REPORT(); not working for a specific variabe
Hi,
I am not sure if this is the right place to ask this question, but I am unable to find a solution myself and I don't know where else I can ask the question. I am trying to implement the following hierarhical ordered probit model with the brilliant TMB package. I assume that model runs fine, because it converges. I however have a problem with the REPORT() macro. lt, ut, and si are exported but mu prints the starting values of blat instead of the product of the matrix latent and the vector blat (in R it would be latent %*% blat). That is strange because because the estimated parameter values for blat make sense and also the results I get when I do this matrix multiplication outside C++ in R.
Does anybody have an idea what the reason can be?
// Hopit Model 1.0
#include </home/ak/R/x86_64-unknown-linux-gnu-library/3.1/TMB/include/TMB.hpp>
template<class Type>
Type objective_function<Type>::operator() ()
{
//data:
DATA_VECTOR(y);
DATA_MATRIX(threshold);
DATA_MATRIX(variance);
DATA_MATRIX(latent);
//parameters:
PARAMETER(y0);
PARAMETER_VECTOR(blow);
PARAMETER_VECTOR(bupp);
PARAMETER_VECTOR(bvar);
PARAMETER_VECTOR(blat);
//procedures: (transformed parameters)
using namespace density;
int i;
Type nll = 0.0; //initialize negative log likelihood
int n = y.size();
vector<Type> lt(n);
vector<Type> ut(n);
vector<Type> si(n);
vector<Type> mu(n);
lt = y0 + exp(threshold*blow);
ut = lt + exp(threshold*bupp);
si = exp(variance*bvar);
mu = latent *blat;
//reports on transformed parameters:
REPORT(mu);
REPORT(lt);
REPORT(ut);
REPORT(si);
//get negative log likelihood
for(i=0;i<n;i++) {
if(y(i)==1) nll -= log(pnorm(lt(i),mu(i),si(i)));
if(y(i)==2) nll -= log(pnorm(ut(i),mu(i),si(i)) - pnorm(lt(i),mu(i),si(i)));
if(y(i)==3) nll -= log(1 - pnorm(ut(i),mu(i),si(i)));
}
return nll;
}
It was quite late already yesterday when I wrote the question, I now played around with it a bit again and it is working, although I don't understand completely the reason: Simply moving the REPORT section between the loop and the return did the trick.

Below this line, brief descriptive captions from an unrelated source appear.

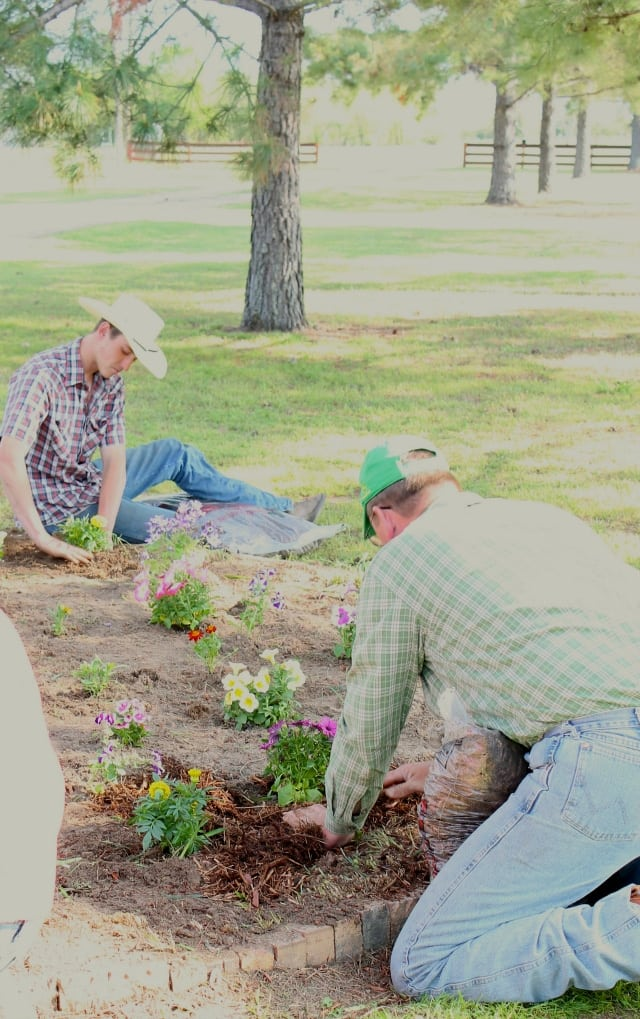 Tony and Cody planting flowers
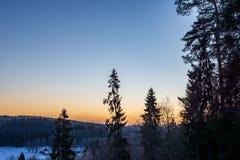surise d'hiver au-dessus des champs de campagne et forêt dans le froid photo libre de droits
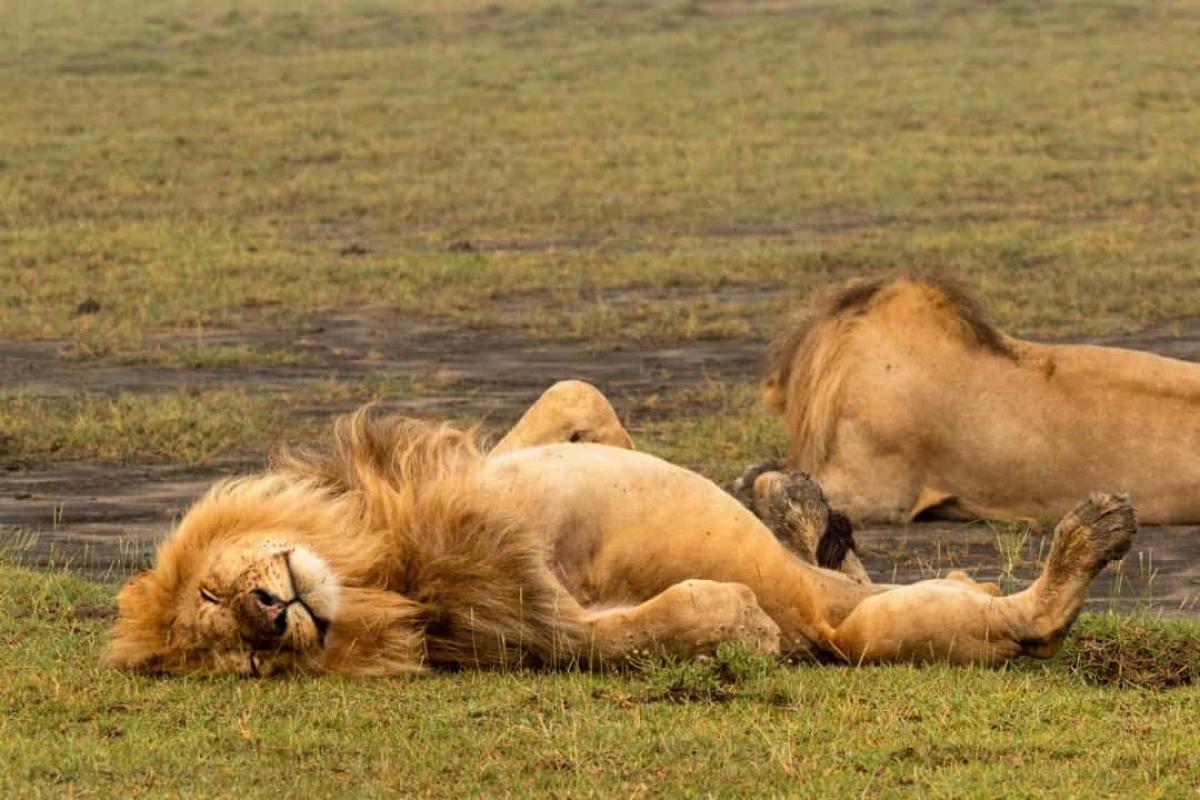 Sư tử cũng là một loài động vật lười biếng khi chúng ngủ từ 18 - 20 tiếng/ngày bởi môi trường sống nắng nóng và việc săn mồi cần nhiều năng lượng./.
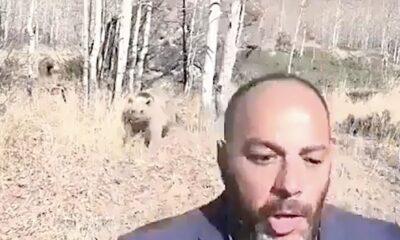 ayı saldırısı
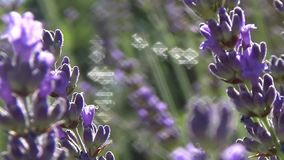 Lavender άνοιξη φιλμ μικρού μήκους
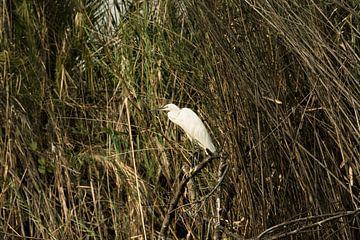 grote witte zilverreiger (ardea alba) vissend in de Okavango-delta van Tjeerd Kruse
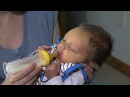 Paced Bottle Feeding by The Milk Mob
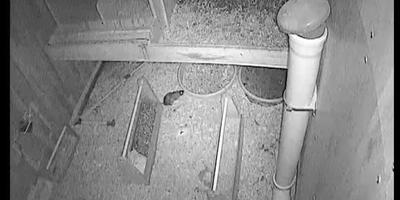 Куры, мыши, крысы и отпугиватель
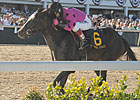Sykes Buys Diva Delite; Pointing Toward Oaks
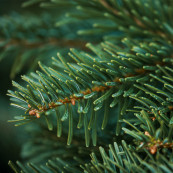 Real 6 6 5ft wicklow mountain fir
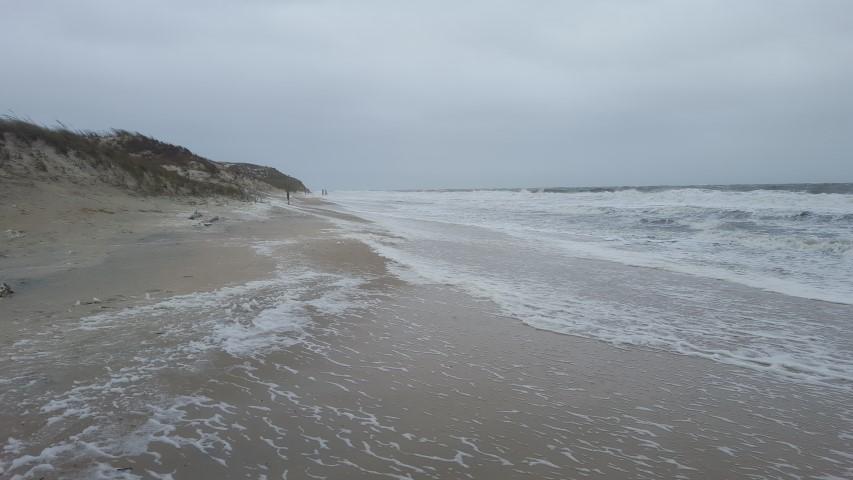 Drive on beaches in cape henlopen open for Cape henlopen fishing report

I however would also have another question for you: I would like to integrate some kind of penalty when the parameters in blow and bupp (the parameters for the lower and upper thresholds) are different. In R I would write something like if(any(sign(blow)!=sign(bupp)) nll = nll + Inf. How could I achieve that in TMB?
Your penealty is non-differentiable, which can lead to problem for the function optimizer. Try a quadratic penalty instead, available easily via dnorm(blow-lupp,0,1,true).sum();
Hey, thank you very much, that is a brilliant idea!